Continuous Sign Language Recognition Using Multiple Feature Points

Conference: ICETIS 2022 - 7th International Conference on Electronic Technology and Information Science
01/21/2022 - 01/23/2022 at Harbin, China

Proceedings: ICETIS 2022

Pages: 6Language: englishTyp: PDF

Authors:
Jin, Yanliang; Wu, Xiaowei; Yu, Xiaoqi (Key Laboratory of Specialty Fiber Optics and Optical Access Networks, Laboratory of Specialty, Fiber Optics and Advanced Communication, Shanghai University, Shanghai, China)
Ni, Lan (Chinese Sign Language and Deaf Research Center, College of Literature, Shanghai University, Shanghai, China)

Abstract:
Recently, most continuous sign language recognition methods use images as input, which leads to the problems of partial occlusion and information redundancy. In addition, positional information and non-manual information such as facial expression has not been well used in continuous sign language recognition. To solve these problems, this paper uses the human pose recognition model to identify the points of body, hands and face.
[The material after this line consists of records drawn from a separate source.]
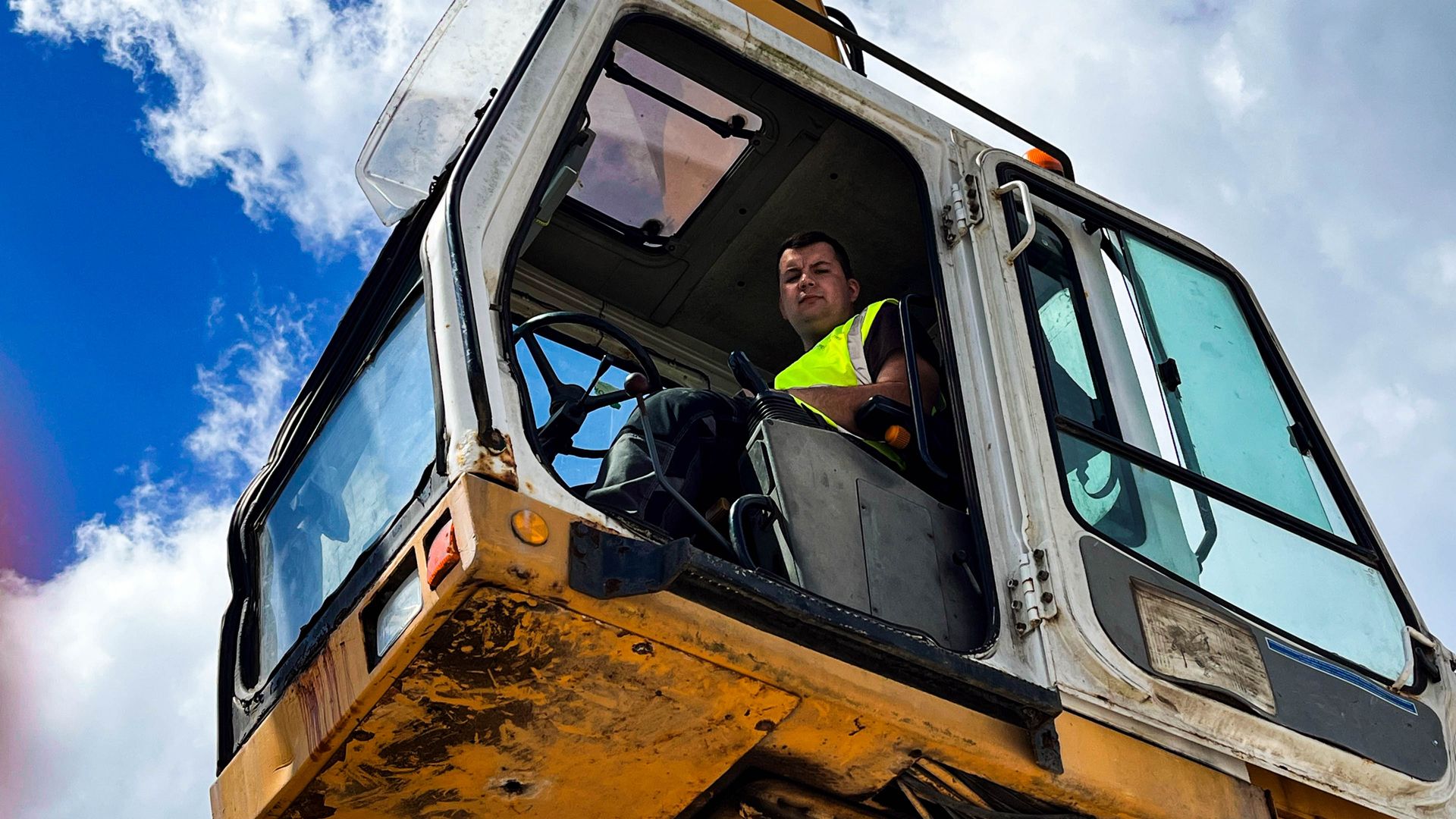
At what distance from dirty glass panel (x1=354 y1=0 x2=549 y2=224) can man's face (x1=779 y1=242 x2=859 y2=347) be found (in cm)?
114

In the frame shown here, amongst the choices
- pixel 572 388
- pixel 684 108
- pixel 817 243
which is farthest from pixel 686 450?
pixel 684 108

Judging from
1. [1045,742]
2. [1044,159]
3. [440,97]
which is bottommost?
[1045,742]

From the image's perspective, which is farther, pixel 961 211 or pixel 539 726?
pixel 961 211

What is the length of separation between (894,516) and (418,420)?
3.53 ft

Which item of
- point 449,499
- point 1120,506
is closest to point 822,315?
point 1120,506

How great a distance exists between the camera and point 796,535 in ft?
11.4

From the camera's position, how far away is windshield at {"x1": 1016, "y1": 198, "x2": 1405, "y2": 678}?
3844mm

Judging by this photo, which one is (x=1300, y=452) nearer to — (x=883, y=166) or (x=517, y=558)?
(x=883, y=166)

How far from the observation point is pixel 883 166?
4.89 m

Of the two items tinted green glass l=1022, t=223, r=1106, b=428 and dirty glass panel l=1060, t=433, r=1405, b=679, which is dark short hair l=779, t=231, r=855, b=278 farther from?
dirty glass panel l=1060, t=433, r=1405, b=679

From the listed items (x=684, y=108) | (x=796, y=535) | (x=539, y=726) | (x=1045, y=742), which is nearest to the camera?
(x=539, y=726)

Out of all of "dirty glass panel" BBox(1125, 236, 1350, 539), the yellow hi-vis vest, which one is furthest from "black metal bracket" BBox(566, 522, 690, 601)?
"dirty glass panel" BBox(1125, 236, 1350, 539)

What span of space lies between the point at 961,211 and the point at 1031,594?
1.11m

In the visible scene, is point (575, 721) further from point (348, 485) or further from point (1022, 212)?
point (1022, 212)
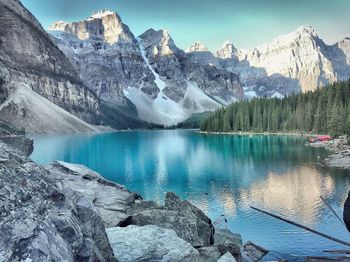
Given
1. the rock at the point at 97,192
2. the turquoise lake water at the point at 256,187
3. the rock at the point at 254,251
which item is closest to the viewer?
the rock at the point at 97,192

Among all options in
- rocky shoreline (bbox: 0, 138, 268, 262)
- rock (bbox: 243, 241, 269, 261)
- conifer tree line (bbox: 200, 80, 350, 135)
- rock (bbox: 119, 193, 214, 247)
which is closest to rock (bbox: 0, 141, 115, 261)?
rocky shoreline (bbox: 0, 138, 268, 262)

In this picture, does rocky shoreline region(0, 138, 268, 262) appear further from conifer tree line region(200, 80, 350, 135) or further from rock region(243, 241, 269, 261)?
conifer tree line region(200, 80, 350, 135)

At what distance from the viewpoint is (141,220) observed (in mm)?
17312

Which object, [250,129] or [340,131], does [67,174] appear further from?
[250,129]

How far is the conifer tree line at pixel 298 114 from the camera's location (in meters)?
119

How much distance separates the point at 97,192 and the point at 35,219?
735 inches

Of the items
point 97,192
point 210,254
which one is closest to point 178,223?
point 210,254

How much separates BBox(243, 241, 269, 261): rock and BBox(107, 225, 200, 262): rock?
12.7m

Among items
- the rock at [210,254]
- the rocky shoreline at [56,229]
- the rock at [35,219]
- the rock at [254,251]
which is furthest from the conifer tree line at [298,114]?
the rock at [35,219]

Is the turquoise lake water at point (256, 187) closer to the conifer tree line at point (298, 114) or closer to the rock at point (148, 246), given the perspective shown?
the rock at point (148, 246)

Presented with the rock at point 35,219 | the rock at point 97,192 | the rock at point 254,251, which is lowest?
the rock at point 254,251

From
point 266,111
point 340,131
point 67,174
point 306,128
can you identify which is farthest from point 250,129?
point 67,174

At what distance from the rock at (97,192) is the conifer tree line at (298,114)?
92.4 metres

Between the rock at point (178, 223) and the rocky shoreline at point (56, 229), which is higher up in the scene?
the rocky shoreline at point (56, 229)
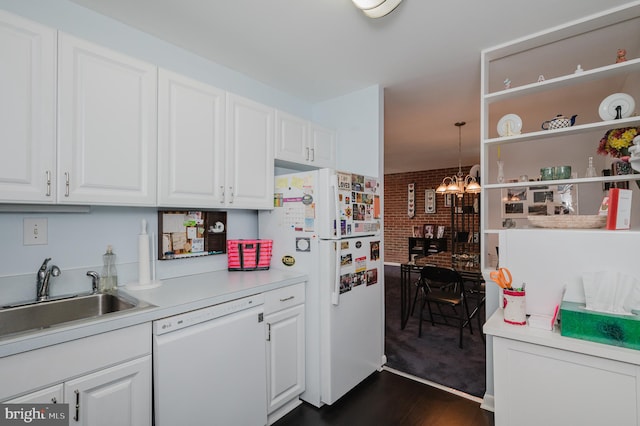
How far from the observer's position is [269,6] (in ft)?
5.70

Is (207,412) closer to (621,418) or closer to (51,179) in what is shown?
(51,179)

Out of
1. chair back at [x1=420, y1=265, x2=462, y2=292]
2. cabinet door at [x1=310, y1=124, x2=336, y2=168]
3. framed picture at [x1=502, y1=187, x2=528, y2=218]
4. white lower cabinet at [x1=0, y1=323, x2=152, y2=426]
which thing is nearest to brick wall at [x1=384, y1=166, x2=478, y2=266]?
framed picture at [x1=502, y1=187, x2=528, y2=218]

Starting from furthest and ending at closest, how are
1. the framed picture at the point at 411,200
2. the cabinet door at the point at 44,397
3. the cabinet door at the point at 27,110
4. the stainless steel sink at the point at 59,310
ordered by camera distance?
the framed picture at the point at 411,200, the stainless steel sink at the point at 59,310, the cabinet door at the point at 27,110, the cabinet door at the point at 44,397

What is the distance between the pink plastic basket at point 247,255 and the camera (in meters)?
2.33

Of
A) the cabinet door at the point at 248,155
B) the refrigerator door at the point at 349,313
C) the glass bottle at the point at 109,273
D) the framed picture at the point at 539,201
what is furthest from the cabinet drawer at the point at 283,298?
the framed picture at the point at 539,201

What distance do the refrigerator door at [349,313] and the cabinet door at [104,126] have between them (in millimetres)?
1211

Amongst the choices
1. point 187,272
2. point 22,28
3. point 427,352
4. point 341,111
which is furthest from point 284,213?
point 427,352

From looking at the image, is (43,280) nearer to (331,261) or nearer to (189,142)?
(189,142)

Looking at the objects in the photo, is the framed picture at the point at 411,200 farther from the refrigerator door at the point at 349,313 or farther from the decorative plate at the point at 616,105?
the decorative plate at the point at 616,105

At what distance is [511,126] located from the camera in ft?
7.09

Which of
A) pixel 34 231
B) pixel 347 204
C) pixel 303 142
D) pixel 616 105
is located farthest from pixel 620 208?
pixel 34 231

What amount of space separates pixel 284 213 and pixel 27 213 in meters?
1.46

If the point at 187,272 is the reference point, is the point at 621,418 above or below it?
below

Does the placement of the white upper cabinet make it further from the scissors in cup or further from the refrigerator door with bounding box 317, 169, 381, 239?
the scissors in cup
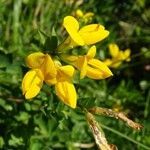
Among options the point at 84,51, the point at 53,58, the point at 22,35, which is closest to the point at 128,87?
the point at 84,51

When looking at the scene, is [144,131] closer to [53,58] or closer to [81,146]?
[81,146]

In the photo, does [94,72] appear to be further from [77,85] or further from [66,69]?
[77,85]

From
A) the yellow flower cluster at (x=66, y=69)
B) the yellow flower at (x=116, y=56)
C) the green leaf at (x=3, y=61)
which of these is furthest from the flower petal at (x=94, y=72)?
the yellow flower at (x=116, y=56)

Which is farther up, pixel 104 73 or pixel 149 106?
pixel 104 73

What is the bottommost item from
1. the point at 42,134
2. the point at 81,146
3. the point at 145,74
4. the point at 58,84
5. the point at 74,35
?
the point at 145,74

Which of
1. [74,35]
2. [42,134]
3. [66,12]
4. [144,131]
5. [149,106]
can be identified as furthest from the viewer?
[66,12]

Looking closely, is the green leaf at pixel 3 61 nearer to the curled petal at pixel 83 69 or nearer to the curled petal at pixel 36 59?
the curled petal at pixel 36 59

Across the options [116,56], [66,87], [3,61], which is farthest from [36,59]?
[116,56]
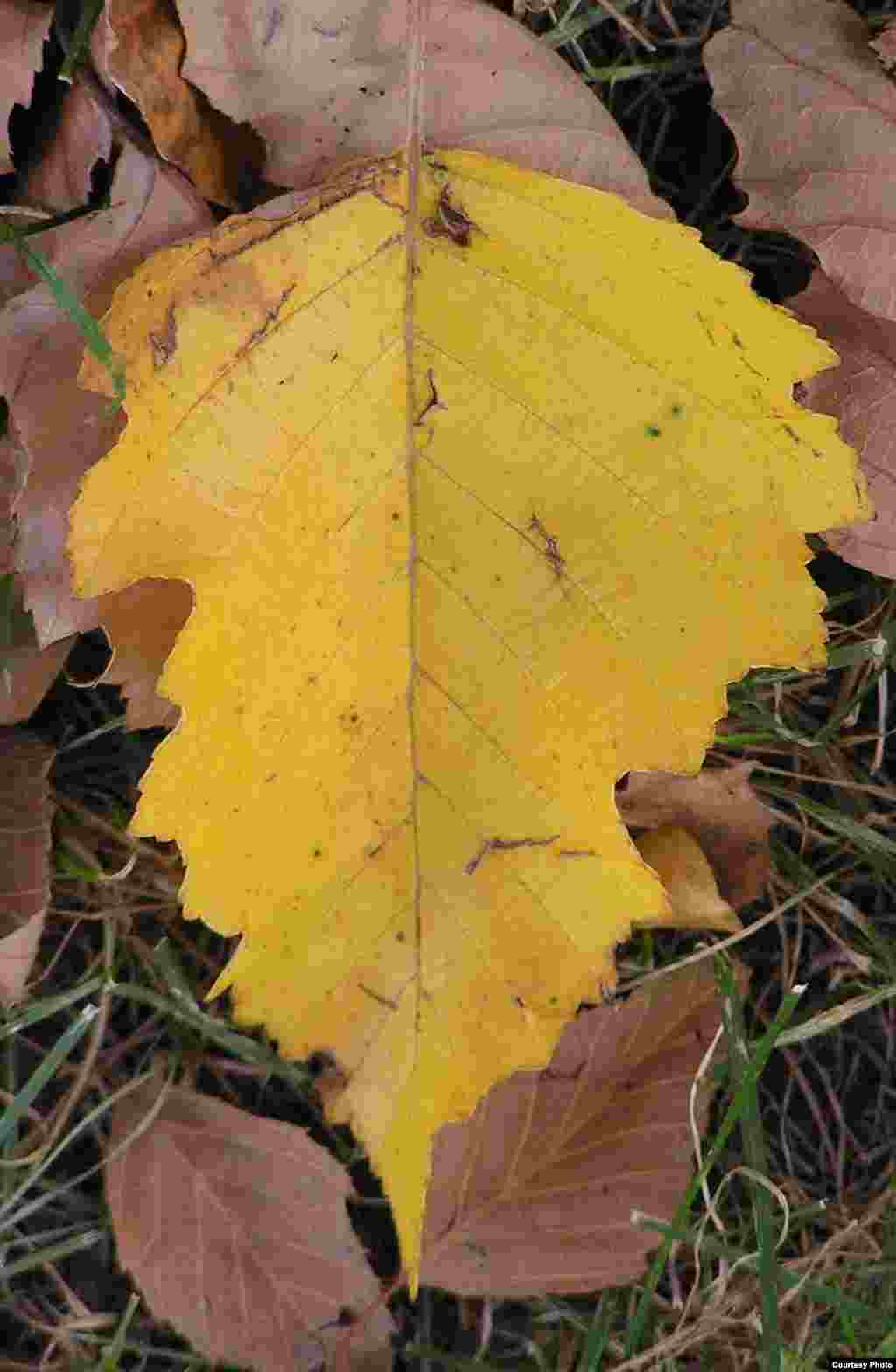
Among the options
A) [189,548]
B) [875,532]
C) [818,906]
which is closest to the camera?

Based on these key points, the residual spatial temporal adaptive graph convolutional network (RST-AGCN) is designed to extract the features of joints and bones, which can capture the location of hands relative to other parts and reduce the over-smooth of information. In the process of transforming features into sentences, this paper proposes a bidirectional GRU codec network based on attention mechanism combined with beam search strategy, and optimizes the mapping between features, glosses and sentences by using the joint loss of connectionist temporal classification (CTC) and attention. Finally, the whole model is verified on CSL corpus and PHOENIX-2014 corpus, which further proves that this method has a certain contribution to continuous sign language recognition.